■ **Problem**
For the entries that follow, restate word for word the line containing "order: Primates", the line containing "scientific name: Felis catus", and every line that lies between them.

■ **Material shown**
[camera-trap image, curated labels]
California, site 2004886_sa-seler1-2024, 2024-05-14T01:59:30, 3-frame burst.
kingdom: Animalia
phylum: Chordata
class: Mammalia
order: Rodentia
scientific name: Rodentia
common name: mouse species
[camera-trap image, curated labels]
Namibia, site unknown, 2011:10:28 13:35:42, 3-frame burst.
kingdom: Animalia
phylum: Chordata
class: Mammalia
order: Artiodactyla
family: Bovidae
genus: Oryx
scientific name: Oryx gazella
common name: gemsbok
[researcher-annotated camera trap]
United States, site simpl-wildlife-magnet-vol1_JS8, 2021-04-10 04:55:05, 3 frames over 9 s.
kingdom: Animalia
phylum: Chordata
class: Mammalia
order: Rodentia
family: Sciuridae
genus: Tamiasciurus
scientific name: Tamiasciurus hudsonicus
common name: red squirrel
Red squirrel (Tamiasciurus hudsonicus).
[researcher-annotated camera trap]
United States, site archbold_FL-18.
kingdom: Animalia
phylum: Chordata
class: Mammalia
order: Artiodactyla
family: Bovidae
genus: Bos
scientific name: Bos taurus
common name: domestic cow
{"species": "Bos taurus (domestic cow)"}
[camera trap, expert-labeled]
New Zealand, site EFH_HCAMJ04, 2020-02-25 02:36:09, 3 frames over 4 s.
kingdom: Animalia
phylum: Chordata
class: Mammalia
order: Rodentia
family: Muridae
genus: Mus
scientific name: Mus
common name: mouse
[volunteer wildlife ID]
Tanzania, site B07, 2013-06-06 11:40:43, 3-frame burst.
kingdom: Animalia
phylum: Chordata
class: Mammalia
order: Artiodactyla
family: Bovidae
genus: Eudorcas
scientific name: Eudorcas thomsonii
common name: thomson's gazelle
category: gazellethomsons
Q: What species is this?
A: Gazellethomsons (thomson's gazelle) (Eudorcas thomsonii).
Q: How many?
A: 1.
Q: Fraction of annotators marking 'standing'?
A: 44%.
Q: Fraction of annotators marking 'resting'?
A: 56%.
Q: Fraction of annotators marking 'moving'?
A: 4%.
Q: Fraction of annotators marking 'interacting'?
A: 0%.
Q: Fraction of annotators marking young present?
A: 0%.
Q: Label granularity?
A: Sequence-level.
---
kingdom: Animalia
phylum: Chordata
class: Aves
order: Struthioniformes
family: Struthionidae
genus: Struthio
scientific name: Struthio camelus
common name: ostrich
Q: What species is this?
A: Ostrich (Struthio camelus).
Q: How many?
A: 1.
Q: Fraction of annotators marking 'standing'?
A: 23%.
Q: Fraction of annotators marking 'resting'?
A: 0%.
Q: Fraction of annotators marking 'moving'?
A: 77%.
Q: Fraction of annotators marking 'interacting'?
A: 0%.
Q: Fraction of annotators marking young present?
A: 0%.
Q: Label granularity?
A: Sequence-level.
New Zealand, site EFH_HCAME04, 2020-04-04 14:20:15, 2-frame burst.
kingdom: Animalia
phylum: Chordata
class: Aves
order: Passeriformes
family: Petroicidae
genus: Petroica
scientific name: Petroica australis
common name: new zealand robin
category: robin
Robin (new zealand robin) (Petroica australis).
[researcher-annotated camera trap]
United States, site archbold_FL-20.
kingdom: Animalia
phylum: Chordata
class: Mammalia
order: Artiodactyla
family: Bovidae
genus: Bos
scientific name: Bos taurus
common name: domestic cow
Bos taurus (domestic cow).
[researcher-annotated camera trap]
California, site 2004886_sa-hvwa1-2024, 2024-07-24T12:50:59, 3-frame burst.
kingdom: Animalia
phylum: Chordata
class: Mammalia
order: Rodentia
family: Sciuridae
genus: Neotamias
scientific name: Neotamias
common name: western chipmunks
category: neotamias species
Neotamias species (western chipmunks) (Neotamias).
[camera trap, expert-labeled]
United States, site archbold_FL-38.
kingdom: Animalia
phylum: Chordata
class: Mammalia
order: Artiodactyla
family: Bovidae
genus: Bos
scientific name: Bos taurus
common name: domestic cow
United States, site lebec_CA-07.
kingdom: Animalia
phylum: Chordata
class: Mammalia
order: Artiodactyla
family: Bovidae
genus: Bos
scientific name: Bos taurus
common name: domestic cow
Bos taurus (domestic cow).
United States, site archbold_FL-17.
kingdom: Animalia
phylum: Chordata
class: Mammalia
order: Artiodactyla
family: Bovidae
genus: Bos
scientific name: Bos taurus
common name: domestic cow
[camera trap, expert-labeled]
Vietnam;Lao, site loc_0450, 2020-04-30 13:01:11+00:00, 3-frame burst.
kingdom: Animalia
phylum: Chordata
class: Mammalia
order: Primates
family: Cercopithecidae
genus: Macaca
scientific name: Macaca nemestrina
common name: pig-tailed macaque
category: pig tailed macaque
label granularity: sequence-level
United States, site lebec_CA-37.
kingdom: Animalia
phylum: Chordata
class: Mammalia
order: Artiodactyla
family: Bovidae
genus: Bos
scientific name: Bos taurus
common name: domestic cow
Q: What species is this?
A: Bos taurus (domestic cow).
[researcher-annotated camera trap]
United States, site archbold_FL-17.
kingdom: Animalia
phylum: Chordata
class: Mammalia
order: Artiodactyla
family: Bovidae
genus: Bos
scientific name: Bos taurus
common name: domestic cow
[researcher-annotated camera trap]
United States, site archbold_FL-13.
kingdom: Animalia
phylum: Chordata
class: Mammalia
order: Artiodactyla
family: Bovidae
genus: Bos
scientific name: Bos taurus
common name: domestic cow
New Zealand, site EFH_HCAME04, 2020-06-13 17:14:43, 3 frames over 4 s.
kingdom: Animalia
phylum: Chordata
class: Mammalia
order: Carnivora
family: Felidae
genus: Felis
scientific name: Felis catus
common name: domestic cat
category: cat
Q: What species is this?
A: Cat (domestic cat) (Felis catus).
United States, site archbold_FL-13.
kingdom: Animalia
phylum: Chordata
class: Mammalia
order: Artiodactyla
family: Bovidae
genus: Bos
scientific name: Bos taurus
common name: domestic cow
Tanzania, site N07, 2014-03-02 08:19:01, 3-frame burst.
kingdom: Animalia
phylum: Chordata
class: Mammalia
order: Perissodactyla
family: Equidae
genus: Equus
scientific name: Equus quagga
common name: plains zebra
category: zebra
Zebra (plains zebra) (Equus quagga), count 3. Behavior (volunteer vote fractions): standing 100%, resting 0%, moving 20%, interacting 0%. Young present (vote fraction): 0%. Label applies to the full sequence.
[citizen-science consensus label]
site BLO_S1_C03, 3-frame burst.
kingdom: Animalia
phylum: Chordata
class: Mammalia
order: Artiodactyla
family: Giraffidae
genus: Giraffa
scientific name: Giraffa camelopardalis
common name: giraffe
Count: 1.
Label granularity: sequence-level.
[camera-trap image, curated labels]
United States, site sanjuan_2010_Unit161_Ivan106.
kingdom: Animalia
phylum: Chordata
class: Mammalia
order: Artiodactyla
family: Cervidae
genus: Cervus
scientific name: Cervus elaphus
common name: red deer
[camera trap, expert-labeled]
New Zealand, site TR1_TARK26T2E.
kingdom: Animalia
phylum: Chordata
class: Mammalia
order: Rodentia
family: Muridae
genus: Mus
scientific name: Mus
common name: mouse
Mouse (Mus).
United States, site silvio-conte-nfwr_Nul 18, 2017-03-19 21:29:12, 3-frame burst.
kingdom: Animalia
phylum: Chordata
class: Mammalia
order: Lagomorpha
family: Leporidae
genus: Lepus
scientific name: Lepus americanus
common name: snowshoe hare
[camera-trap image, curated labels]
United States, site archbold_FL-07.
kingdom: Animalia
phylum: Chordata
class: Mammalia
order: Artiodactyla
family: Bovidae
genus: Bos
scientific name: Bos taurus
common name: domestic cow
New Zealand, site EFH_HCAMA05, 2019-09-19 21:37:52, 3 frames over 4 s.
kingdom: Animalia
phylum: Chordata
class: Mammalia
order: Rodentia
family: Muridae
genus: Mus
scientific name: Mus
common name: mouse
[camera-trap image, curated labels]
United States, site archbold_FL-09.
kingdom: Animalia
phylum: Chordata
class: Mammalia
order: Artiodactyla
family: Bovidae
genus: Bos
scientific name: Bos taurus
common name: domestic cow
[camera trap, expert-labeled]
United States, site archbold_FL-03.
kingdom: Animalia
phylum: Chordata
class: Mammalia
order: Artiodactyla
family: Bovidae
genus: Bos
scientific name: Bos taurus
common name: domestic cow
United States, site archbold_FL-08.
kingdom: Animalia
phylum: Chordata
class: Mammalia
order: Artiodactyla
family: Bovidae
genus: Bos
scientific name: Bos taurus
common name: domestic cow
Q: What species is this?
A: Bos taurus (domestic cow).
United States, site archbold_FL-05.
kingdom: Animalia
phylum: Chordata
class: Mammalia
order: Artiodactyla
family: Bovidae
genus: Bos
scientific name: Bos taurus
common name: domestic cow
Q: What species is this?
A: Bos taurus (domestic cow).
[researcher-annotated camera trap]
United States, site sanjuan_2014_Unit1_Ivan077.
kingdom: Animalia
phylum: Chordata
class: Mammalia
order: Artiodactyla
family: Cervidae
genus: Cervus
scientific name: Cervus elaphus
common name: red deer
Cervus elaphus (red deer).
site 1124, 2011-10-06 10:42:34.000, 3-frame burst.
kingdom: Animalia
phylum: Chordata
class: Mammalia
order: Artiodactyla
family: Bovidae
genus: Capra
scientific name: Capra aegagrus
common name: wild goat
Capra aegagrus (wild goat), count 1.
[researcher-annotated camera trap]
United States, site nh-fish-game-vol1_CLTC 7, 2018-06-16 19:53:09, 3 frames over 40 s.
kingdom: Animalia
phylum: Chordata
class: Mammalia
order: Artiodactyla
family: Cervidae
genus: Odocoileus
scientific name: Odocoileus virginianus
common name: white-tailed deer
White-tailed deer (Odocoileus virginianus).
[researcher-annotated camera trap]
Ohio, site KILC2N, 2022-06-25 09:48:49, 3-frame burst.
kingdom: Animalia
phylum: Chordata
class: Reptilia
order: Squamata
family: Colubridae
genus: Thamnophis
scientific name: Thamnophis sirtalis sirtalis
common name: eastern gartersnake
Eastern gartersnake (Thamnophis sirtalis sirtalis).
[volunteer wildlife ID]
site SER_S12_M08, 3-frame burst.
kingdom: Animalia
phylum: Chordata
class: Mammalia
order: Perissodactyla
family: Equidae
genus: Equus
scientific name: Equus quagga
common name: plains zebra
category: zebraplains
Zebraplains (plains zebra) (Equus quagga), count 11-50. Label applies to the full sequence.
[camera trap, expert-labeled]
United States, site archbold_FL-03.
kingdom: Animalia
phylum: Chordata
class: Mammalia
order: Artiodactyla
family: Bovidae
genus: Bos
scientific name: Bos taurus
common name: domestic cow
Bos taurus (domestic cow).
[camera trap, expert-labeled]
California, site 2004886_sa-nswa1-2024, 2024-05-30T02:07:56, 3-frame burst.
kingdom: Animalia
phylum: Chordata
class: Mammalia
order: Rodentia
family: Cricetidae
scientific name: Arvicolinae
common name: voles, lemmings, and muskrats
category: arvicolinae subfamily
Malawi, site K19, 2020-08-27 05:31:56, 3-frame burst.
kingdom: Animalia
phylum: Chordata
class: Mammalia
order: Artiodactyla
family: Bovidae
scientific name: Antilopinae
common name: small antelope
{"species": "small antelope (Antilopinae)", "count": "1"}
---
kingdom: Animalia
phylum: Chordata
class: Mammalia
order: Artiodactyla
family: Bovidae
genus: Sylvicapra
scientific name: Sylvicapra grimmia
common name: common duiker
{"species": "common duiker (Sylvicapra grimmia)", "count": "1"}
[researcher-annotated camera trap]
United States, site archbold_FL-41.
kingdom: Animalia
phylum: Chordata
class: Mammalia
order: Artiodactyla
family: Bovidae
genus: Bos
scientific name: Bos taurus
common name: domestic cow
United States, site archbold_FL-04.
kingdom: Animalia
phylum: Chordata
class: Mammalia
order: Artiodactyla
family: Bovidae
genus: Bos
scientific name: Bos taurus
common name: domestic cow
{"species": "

■ **Response**
order: Primates
family: Cercopithecidae
genus: Macaca
scientific name: Macaca nemestrina
common name: pig-tailed macaque
category: pig tailed macaque
label granularity: sequence-level
United States, site lebec_CA-37.
kingdom: Animalia
phylum: Chordata
class: Mammalia
order: Artiodactyla
family: Bovidae
genus: Bos
scientific name: Bos taurus
common name: domestic cow
Q: What species is this?
A: Bos taurus (domestic cow).
[researcher-annotated camera trap]
United States, site archbold_FL-17.
kingdom: Animalia
phylum: Chordata
class: Mammalia
order: Artiodactyla
family: Bovidae
genus: Bos
scientific name: Bos taurus
common name: domestic cow
[researcher-annotated camera trap]
United States, site archbold_FL-13.
kingdom: Animalia
phylum: Chordata
class: Mammalia
order: Artiodactyla
family: Bovidae
genus: Bos
scientific name: Bos taurus
common name: domestic cow
New Zealand, site EFH_HCAME04, 2020-06-13 17:14:43, 3 frames over 4 s.
kingdom: Animalia
phylum: Chordata
class: Mammalia
order: Carnivora
family: Felidae
genus: Felis
scientific name: Felis catus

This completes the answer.